John Lanchester's appealing essay in this week's New Yorker persuades me it would be well worth getting hold of a copy of Luca Turin and Tania Sanchez's Perfumes: The Guide. Here are Lanchester's final paragraphs:
There are fashions in smell, too, and the heavy-duty perfumes of the nineteen-eighties, in particular, come in for a hard time from Turin and Sanchez. They give some of these perfumes a rating of five out of five, while at the same time more or less begging the reader not to buy them. Opium is “unquestionably one of the greatest fragrances of all time,” Turin writes. “Yet I would hate it if anyone wore it near me today.”

That, it turns out, is relatively mild, as their criticisms go. Consider 212, from Carolina Herrera: “Like getting lemon juice in a paper cut.” Amarige, from Givenchy? “If you are reading this because it is your darling fragrance, please wear it at home exclusively, and tape the windows shut.” Heiress? “Hilariously vile 50/50 mix of cheap shampoo and canned peaches.” Princess? “Stupid name, pink perfume, heart shaped bottle, little crown on top. I half expected it to be really great just to spite me. But no, it’s probably the most repulsively cloying thing on the market today.” Hugo, the men’s cologne from Hugo Boss? “Dull but competent lavender-oakmoss thing, suggestive of a day filled with strategy meetings.” Love in White? “A chemical white floral so disastrously vile words nearly desert me. If this were a shampoo offered with your first shower after sleeping rough for two months in Nouakchott, you’d opt to keep the lice.” Lanvin’s Rumeur gets a one-word review: “Baseless.”

This is fun to read—and a rare pleasure, too, since the importance of perfume advertising means that one doesn’t often get to read strong criticism of multimillion-dollar-earning fragrances. The joy of Turin and Sanchez’s book, however, is their ability to write about smell in a way that manages to combine the science of the subject with the vocabulary of scent in witty, vivid descriptions of what these smells are like. Their work is, quite simply, ravishingly entertaining, and it passes the high test that their praise is even more compelling than their criticism. Here, in full, is Turin’s review of Lancôme’s Trésor:
I once sat in the London Tube across a young woman wearing a t-shirt printed with headline-size words ALL THIS across her large breasts, and in small type underneath “and brains too.” That vulgar-but-wily combination seems to me to sum up Trésor. Up close, when you can read the small print, Trésor is a superbly clever accord between powdery rose and vetiver, reminiscent of the structure of Habanita. From a distance, it’s the trashiest, most good-humored pink mohair sweater and bleached hair thing imaginable.
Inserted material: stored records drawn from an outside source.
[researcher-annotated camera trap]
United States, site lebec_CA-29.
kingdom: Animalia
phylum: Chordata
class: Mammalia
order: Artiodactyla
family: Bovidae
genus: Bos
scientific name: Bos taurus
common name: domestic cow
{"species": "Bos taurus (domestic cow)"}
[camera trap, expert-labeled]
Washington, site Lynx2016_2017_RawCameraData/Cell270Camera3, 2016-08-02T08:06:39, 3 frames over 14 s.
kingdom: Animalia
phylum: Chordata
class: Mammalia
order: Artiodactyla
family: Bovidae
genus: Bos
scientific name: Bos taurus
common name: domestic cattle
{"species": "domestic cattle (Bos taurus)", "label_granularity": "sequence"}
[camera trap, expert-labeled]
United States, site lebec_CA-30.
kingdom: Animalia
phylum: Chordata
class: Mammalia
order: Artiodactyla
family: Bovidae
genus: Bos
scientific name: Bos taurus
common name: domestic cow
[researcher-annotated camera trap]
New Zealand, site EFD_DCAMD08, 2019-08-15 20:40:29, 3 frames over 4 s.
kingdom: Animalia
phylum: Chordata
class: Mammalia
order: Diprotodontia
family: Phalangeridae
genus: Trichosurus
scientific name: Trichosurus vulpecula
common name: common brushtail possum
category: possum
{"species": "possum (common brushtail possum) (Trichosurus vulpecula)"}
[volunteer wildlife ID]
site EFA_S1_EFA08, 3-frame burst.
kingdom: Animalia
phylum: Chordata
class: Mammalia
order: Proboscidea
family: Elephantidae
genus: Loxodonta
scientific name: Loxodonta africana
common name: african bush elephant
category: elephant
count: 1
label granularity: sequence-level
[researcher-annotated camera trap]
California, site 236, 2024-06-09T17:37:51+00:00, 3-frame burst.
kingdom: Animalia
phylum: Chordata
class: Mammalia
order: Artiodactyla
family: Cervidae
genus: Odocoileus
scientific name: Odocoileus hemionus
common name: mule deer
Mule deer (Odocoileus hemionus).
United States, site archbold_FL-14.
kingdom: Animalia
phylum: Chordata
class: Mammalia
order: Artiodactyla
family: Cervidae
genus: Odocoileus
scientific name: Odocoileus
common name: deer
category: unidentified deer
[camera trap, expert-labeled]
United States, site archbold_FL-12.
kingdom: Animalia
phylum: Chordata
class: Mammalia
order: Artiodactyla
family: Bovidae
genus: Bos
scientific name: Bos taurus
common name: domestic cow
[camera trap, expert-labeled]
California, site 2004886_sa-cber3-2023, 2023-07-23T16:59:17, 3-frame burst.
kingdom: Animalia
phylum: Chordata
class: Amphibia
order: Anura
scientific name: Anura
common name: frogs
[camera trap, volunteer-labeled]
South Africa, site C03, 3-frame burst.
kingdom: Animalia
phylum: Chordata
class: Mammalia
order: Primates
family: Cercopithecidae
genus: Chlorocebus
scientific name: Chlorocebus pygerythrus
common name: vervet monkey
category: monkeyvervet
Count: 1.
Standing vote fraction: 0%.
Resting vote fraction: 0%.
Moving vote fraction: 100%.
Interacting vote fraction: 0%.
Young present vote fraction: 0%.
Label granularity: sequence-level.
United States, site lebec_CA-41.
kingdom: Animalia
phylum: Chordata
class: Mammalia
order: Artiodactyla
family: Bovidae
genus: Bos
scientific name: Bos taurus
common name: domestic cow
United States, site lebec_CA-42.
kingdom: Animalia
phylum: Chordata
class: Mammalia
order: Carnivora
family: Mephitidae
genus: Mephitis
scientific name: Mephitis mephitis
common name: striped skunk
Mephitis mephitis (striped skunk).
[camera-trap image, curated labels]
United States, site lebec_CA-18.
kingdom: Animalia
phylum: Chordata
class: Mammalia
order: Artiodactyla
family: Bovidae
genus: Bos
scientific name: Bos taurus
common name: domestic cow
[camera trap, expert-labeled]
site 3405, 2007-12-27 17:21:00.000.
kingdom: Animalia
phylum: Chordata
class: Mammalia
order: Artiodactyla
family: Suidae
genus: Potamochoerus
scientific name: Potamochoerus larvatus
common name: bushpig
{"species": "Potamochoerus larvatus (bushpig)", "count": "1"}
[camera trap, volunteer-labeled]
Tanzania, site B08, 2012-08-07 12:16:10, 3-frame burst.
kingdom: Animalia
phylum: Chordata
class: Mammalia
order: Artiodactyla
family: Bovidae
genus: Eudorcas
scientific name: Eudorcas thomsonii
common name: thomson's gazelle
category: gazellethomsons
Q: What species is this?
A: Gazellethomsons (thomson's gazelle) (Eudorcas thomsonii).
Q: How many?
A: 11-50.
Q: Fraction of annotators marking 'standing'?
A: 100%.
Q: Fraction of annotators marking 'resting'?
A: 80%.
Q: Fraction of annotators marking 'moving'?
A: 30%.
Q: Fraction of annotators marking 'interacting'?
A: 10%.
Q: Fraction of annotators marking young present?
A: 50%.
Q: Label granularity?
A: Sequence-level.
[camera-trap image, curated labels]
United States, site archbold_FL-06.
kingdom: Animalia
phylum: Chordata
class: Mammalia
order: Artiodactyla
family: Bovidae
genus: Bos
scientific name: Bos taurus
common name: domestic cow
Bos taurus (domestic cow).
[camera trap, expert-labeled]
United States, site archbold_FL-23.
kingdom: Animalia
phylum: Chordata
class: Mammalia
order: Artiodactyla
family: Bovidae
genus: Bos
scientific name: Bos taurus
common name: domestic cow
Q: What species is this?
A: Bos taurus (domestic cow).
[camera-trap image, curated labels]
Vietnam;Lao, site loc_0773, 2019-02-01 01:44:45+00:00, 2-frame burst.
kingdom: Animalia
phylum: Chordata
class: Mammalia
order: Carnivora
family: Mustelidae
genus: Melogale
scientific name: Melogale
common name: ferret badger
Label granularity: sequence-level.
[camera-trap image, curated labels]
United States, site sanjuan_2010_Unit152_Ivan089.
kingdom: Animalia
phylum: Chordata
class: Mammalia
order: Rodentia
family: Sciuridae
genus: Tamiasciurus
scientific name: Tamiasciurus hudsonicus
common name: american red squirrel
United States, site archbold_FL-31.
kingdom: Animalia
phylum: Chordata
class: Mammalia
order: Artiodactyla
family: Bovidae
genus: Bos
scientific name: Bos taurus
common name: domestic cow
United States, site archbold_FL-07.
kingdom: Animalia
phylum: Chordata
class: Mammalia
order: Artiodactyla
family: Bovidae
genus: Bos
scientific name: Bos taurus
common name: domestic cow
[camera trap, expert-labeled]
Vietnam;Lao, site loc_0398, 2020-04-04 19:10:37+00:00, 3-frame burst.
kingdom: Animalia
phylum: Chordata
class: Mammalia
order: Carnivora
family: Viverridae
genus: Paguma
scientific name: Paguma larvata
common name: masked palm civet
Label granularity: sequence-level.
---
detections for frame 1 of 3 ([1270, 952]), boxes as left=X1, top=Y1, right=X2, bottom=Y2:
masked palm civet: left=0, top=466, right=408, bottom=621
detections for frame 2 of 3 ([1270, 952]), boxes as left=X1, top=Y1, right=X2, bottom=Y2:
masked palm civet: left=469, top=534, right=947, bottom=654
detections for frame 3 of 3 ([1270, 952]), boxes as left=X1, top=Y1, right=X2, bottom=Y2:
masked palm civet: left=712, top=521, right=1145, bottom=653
When you manage to appeal to both the reptilian brain and the neocortex of menfolk, what happens is what befell Trésor: a huge success.
You don’t have to like perfume to like “Perfumes: The Guide.” Its blend of technical knowledge and evocative writing is exemplary in the strict sense: people who write about smell and taste in any context should use it as an example. Turin may be wrong about what appeals to the male neocortex, however. As Sanchez says, “The question that women casually shopping for perfume ask more than any other is this: ‘What scent drives men wild?’ After years of intense research, we know the definitive answer. It is bacon.”